La fuerza de la oración

Por: Jaime Ybarra

“Caminaba apresurado, más rápido de lo que hubiera querido. Le habían invitado a la Gran Casa. Era una invitación que no podía rehusar. La esperaba desde siempre y hoy, por fin, le había llegado. Eran muchos los que hablaban de la Gran Casa, pero ninguno daba muestras de haberla conocido. ¡La Gran Casa! La siempre esperada, pero la desconocida. Todos esperaban su invitación. Hablaban con admiración de ella sin tan siquiera conocerla. Necesitaba aminorar la marcha. Tenía que reflexionar sobre lo que le esperaba al llegar. Qué comportamiento debía seguir una vez flanqueada esa puerta que ya tenía a su vista.
– Parece mentira, se decía a si mismo.
– Yo, que he pisado multitud de moquetas, que he entrado en importantes despachos, que de todos los sitios he salido complacido y, ahora, me flaquean las piernas pensando cómo será mi acontecer en la Gran Casa.

La puerta se abrió. Le estaban esperando con un recibimiento afable. Allí dentro, todo era conocido. Un escalofrió le recorrió el cuerpo. Él, que había sido tan incrédulo, temió que ese todo se convirtiera en la nada en la que durante tanto tiempo había navegado. Le sobrecogió pensar que le habían llamado para imponerle el castigo de vivir eternamente en esa nada. ¡Ahora que se le había mostrado el todo! Una voz dulce de mujer le llamó por su nombre y su palabra le envolvió en la tranquilidad”.

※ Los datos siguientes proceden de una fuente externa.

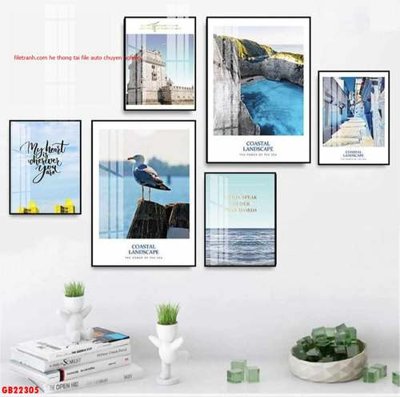File tranh File gốc in bộ tranh decor treo tráng gương canvas GB22305 (ảnh gốc) sắc nét hoàn hảo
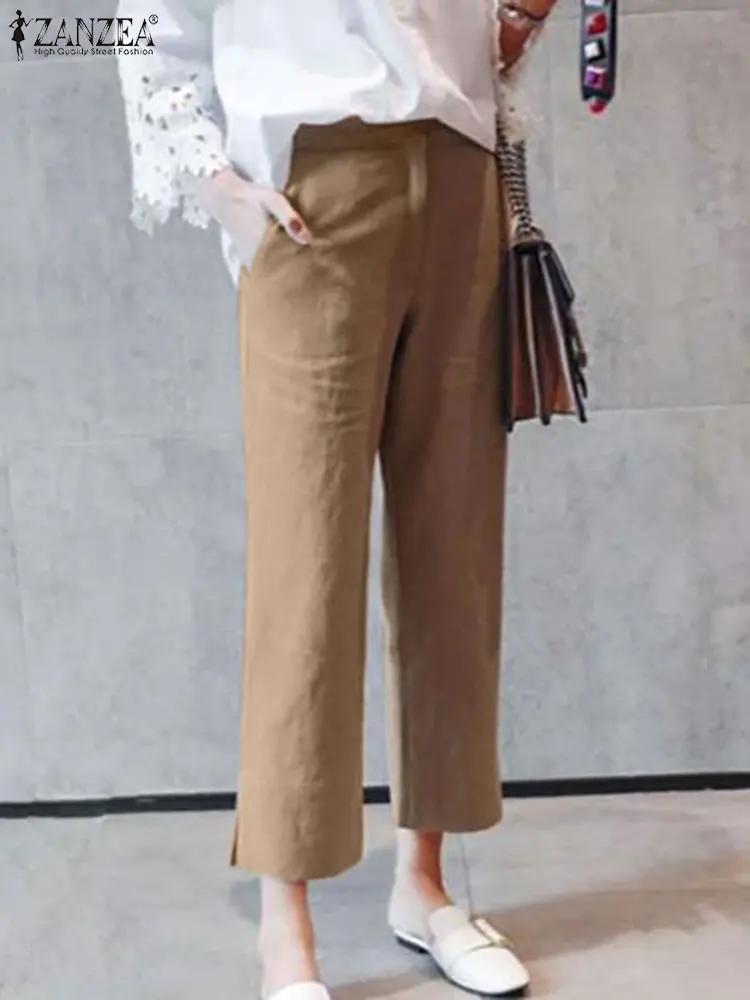 

Элегантные офисные брюки ZANZEA, Летние Женские однотонные шаровары с эластичным поясом, женские свободные повседневные однотонные брюки-Пал...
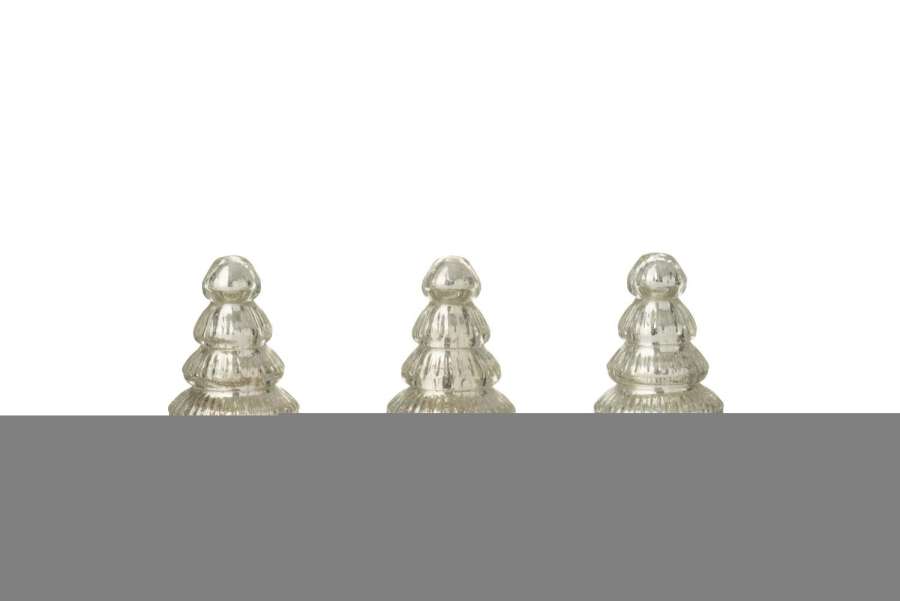 BOX OF 3 TREE LED RIBBED GLASS SILVER COLORED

Bernardino despertó de su sueño, empapado en sudor. La fiebre le consumía. Su tiempo se estaba acabando. Sin embargo, era la visión que había tenido en su agitado dormir, quien le estaba quitando el sosiego. Junto a su cama, acompañando sus últimos instantes, estaba su amigo de la infancia. Los dos habían seguido caminos distintos en sus respectivas vidas. El de Bernardino, como hombre de negocios. Triunfante en lo material y en lo social. Despegado del mundo religioso. El de su amigo, dirigido hacía la vida ordenada. Bernardino siempre le tomaba el pelo, diciéndole que lo suyo tenía mérito: “¡Haber seguido siempre, a pies juntillas, al mismo jefe!”. Y, encima, siguiendo siempre su doctrina. ¡Eso, sí que tiene virtud! No como él, que tan pronto defendía a uno, como al rato siguiente, al contrario. Dependía de qué lado soplara el viento.

Bernardino contaba a su amigo sacerdote el sueño que había tenido. Este, tomándole la mano, le recordó aquellas oraciones que aprendieron en el colegio. La Salve y el Ave María. Y las repitieron juntos en voz alta. Al terminarlas, Bernardino, apesadumbrado, después de un rato de silencio, volvió a pronunciar una breve plegaria, uniendo palabras entresacadas de las anteriores. ¡Ea!, pues, Señora abogada nuestra, ruega por nosotros los pecadores en la hora de nuestra muerte.
Aquella voz femenina de la Gran Casa, condujo a Bernardino por las maravillas del que todo puede.